### Text section
Here is c++ code that implements it (it's already optimized a little):

double it_opt(int k)
{
    double d = 366 * 400 - 303; // number of days in 400 years
    double result = 1; // probability of no coincidences
    const float const1 = float(400 / d);
    const float const2 = float(303 / d);
    double v1 = 1 + const2;
    double v2 = 1;

    for (int i = 0; i < k - 1; ++i)
    {
        v1 -= const1;
        result *= v1;
        v2 -= const2;
    }
    result *= v2;
    return 1 - result;
}

The code is arranged so it requires the minimum number of constants - only two (400 / d and 303 / d). I use the float type to represent them because it occupies less space (4 bytes per constant). In addition, I didn't want to multiply const2 by k - 1 (because that would require converting k - 1 to float); the code subtracts const2 repeatedly instead.

### Given data

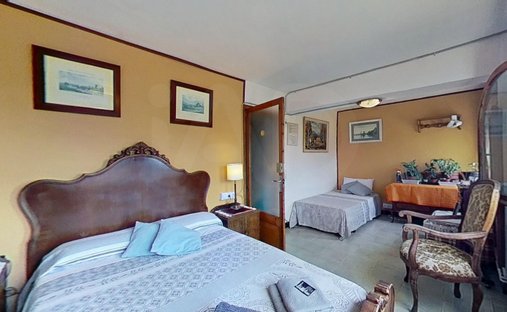 Casa de Campo en Cornudella de Montsant, Cataluña, España 1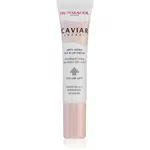 Dermacol Caviar Energy protivráskový krém na okolí očí a rtů 15 ml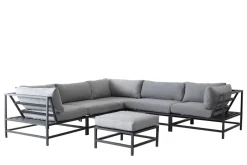 Wehkamp Home Loungeset Pacific^ Loungesets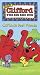 Clifford's Best Friends [VHS]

### Task brief
Copy out the C++ code passage above word for word, including the code and the paragraph that follows it.

### Solution to the problem
Here is c++ code that implements it (it's already optimized a little):

double it_opt(int k)
{
    double d = 366 * 400 - 303; // number of days in 400 years
    double result = 1; // probability of no coincidences
    const float const1 = float(400 / d);
    const float const2 = float(303 / d);
    double v1 = 1 + const2;
    double v2 = 1;

    for (int i = 0; i < k - 1; ++i)
    {
        v1 -= const1;
        result *= v1;
        v2 -= const2;
    }
    result *= v2;
    return 1 - result;
}

The code is arranged so it requires the minimum number of constants - only two (400 / d and 303 / d). I use the float type to represent them because it occupies less space (4 bytes per constant). In addition, I didn't want to multiply const2 by k - 1 (because that would require converting k - 1 to float); the code subtracts const2 repeatedly instead.